“Pemilu 2014 pilih siapa Bang?”
Ini seolah jadi pertanyaan wajib saya sekarang, ke setiap sopir taksi yang dijumpai di perjalanan. Sebagai seorang etnografer, menjadi kebiasaan untuk eksplorasi dalam keseharian. Berinteraksi dengan siapapun adalah pembelajaran tanpa henti.
Dari sekian banyak sopir taksi yang menjadi ‘target’, setengahnya belum bisa menentukan siapa capres yang akan dipilihnya untuk jadi the Next Indonesian President.
Setengahnya lagi, menyebutkan pilihannya, tetapi dengan alasan-alasan yang kurang ‘menggigit’ dan tidak meyakinkan.
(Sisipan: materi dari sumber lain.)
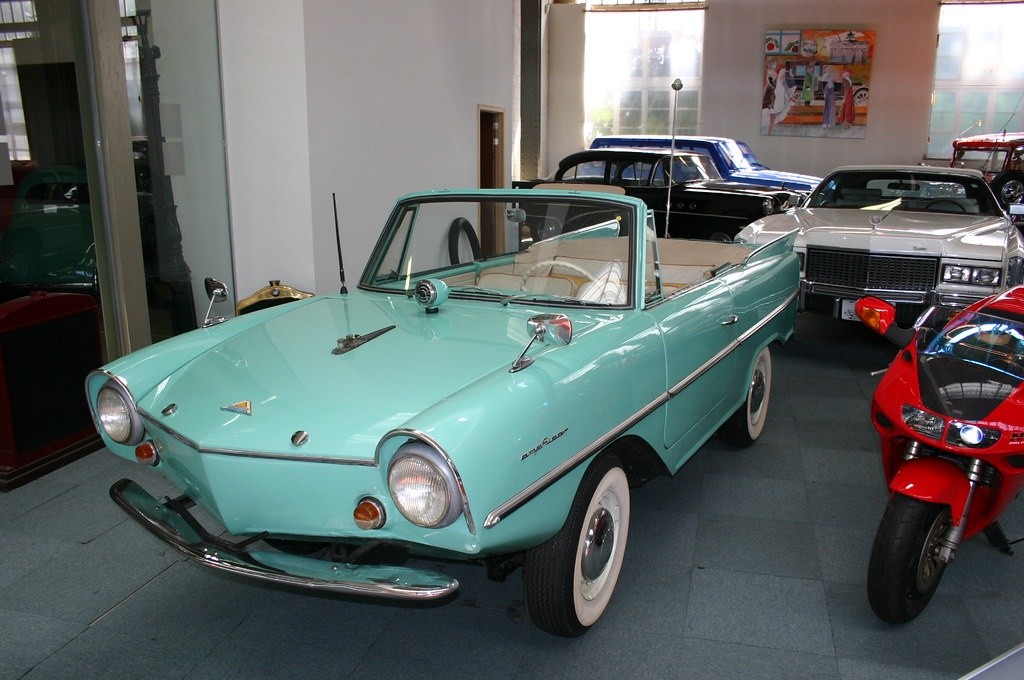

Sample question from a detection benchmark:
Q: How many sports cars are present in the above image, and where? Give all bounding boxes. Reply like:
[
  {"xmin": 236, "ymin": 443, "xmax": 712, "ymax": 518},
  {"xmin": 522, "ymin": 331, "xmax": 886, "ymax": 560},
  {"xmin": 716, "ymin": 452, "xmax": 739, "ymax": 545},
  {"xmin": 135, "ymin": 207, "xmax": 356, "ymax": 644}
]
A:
[{"xmin": 82, "ymin": 182, "xmax": 802, "ymax": 637}]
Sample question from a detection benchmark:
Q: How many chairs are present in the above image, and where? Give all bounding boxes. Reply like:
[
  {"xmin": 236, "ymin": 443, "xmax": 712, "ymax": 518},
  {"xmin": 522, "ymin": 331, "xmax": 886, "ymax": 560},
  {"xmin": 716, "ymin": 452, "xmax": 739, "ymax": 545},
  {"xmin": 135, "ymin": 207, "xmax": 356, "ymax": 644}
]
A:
[
  {"xmin": 478, "ymin": 274, "xmax": 573, "ymax": 298},
  {"xmin": 934, "ymin": 197, "xmax": 979, "ymax": 213},
  {"xmin": 837, "ymin": 188, "xmax": 881, "ymax": 206},
  {"xmin": 575, "ymin": 281, "xmax": 681, "ymax": 305}
]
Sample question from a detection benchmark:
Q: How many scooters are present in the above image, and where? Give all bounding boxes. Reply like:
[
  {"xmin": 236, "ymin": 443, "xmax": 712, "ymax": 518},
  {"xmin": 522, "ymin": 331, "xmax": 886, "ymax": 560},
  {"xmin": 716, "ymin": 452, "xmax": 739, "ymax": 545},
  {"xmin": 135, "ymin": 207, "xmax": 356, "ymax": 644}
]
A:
[{"xmin": 856, "ymin": 280, "xmax": 1024, "ymax": 628}]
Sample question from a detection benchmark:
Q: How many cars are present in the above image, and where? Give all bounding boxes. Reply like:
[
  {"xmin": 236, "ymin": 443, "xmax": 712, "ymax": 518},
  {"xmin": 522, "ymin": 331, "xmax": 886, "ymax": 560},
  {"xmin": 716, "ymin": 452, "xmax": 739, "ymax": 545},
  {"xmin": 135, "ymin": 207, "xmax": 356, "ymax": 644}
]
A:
[
  {"xmin": 1, "ymin": 157, "xmax": 160, "ymax": 301},
  {"xmin": 733, "ymin": 166, "xmax": 1024, "ymax": 332},
  {"xmin": 577, "ymin": 131, "xmax": 838, "ymax": 207},
  {"xmin": 917, "ymin": 130, "xmax": 1023, "ymax": 234},
  {"xmin": 510, "ymin": 147, "xmax": 803, "ymax": 244}
]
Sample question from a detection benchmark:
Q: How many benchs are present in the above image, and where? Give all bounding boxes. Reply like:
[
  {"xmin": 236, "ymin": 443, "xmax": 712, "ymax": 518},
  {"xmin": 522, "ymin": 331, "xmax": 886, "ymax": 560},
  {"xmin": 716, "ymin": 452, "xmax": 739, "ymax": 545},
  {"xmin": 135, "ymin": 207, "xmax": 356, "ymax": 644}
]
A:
[{"xmin": 515, "ymin": 238, "xmax": 753, "ymax": 284}]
Dari jawaban tersebut, tampak bahwa mereka hanya mendapatkan informasi yang sepotong-sepotong. Mereka telah terjebak pada ‘wrong brand impression’ akibat analisa permukaan dan selintas saja.
Saya sering bercanda kepada mereka – “Wah kalau beliau yang terpilih, Saya pindah negara saja, Bang. Pilihnya yang bener dong….”
Lain sopir taksi, lain anak saya yang menuju usia 17 di tahun 2014 ini. ‘Aku mungkin tidak memilih, Ma’. Demikian satu hari ia menyatakan kurang menyadari dan memahami calon-calonnya dan bingung seperti apa kriteria Capres yang baik. Rupanya negara belum sukses menyentuhnya.
Juri yang well-informed
Bagaimana memilih Capres yang ideal belum tentu semudah membalikkan telapak tangan. Voting untuk Ajang kontes The Next Indonesian Idol atau The Next X-Factor mungkin lebih mudah dan dimengerti oleh kelompok remaja dan masyarakat luas setingkat sopir taksi.
Kriteria memilih penyanyi yang baik bisa dipelajari dari ‘pendidikan’ para juri utama Idol, yang berkomentar setelah performance para peserta. Audience calon voter jadi lebih paham, seorang penyanyi yang baik tidak boleh lupa teks lagu, harus ekspresif menjiwai ‘cerita’ yang ada dalam lagu, dll.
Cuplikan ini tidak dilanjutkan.